駐車地 →0:09→ 奧沢田 →0:06→ 駐車地

金郷渓 歩行時間 4時間25分

奧沢田往復時間 0時間15分

登山行程図(地図をクリックすると拡大)
 萩市川上・山口市阿東の阿武川上流に位置する峡谷、長門峡は萩市出身の画家・自然科学者の高島北海により名付けられた。はじめは大分県の耶馬渓より素晴らしい渓谷として長門(ながと)耶馬渓と名付けられていたが、北海は渓谷の探勝後、その景観が耶馬溪とは異なり、日本一の美景であること、岩の壁が長い門のように続くことから「ながと」峡ではなく「ちょうもん」峡と読ませたそうだ。今回向かうのは長門峡の支流の蔵目喜川(金郷川)の金郷渓探勝で、山口県に残された最後の秘境を訪ねる旅である。

 参加させて頂いたのは、北浦自然観察会の金郷渓陸上ルートの行程で、ヤマザキYショップJA山口中央生雲店へ集合し、北浦自然観察会の16名に我々Kグループ7名参加して総勢は23名、今回は大人数である。ヤマザキYショップを出発して県道11号を西へ進み、次の分岐を左折し県道310号に入る。

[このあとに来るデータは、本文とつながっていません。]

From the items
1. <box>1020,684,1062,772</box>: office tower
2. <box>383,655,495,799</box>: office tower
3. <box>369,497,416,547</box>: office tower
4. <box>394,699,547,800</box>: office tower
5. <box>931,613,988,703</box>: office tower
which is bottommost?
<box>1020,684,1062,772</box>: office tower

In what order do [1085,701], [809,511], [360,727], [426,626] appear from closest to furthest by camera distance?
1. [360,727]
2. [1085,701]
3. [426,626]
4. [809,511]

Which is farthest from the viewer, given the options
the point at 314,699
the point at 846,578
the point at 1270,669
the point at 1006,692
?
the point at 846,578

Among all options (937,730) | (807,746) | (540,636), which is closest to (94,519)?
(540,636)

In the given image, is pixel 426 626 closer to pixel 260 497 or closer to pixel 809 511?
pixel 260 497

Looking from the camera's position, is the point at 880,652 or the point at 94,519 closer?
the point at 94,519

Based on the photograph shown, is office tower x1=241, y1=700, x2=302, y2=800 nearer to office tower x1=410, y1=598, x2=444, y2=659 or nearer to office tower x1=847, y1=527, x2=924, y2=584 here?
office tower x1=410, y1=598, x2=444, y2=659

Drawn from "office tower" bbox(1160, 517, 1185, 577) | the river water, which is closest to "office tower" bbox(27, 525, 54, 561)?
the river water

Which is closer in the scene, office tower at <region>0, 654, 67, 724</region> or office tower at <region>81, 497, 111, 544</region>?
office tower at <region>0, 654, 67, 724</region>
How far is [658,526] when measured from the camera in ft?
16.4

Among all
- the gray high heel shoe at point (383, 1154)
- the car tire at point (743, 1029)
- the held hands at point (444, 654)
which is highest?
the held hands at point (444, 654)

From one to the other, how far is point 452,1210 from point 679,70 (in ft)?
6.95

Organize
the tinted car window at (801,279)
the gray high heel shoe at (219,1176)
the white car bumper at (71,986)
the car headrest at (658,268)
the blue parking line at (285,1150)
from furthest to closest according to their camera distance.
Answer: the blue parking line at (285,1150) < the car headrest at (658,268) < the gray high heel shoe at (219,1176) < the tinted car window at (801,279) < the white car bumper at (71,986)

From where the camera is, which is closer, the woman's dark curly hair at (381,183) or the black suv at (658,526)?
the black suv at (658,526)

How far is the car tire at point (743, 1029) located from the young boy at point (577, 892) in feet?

ヤマザキYショップJA山口中央生雲店を出発 川上への案内を見て左折し県道310号に入る
県道横に立つ「生雲渓へ6.5km」の案内先を右折 県道から1km地点の分岐を右折 終点が登山口
登山口駐車場 登山口駐車場に立つ案内

 分岐から県道310号を1.8km南下すると左に生活バスの「西ヶ原バス停」、右には「生雲渓6.5km・生雲中2.0km」の案内が立っている。この案内先の右側へ続く分岐に入り、1km進むと右に作業道が続いている。この作業道を辿り終点まで行けば、広い駐車場が用意されている。駐車場には「長門峡国有林分収育林契約分収林」の案内が置かれていた。

長門峡林道に入る 金郷渓猿渓瀑布の案内

 駐車場を出発し西へ続く長門峡林道に入る。入口には車止めが設置され、一般車両進入禁止と案内されているので、これから先には車で進入できない。手作りの「金郷渓猿渓瀑布(かなごうけいえんけいばくふ)」の案内を眺めて林道を進む。すぐに新設作業道が右へ分岐するが、主路をとる。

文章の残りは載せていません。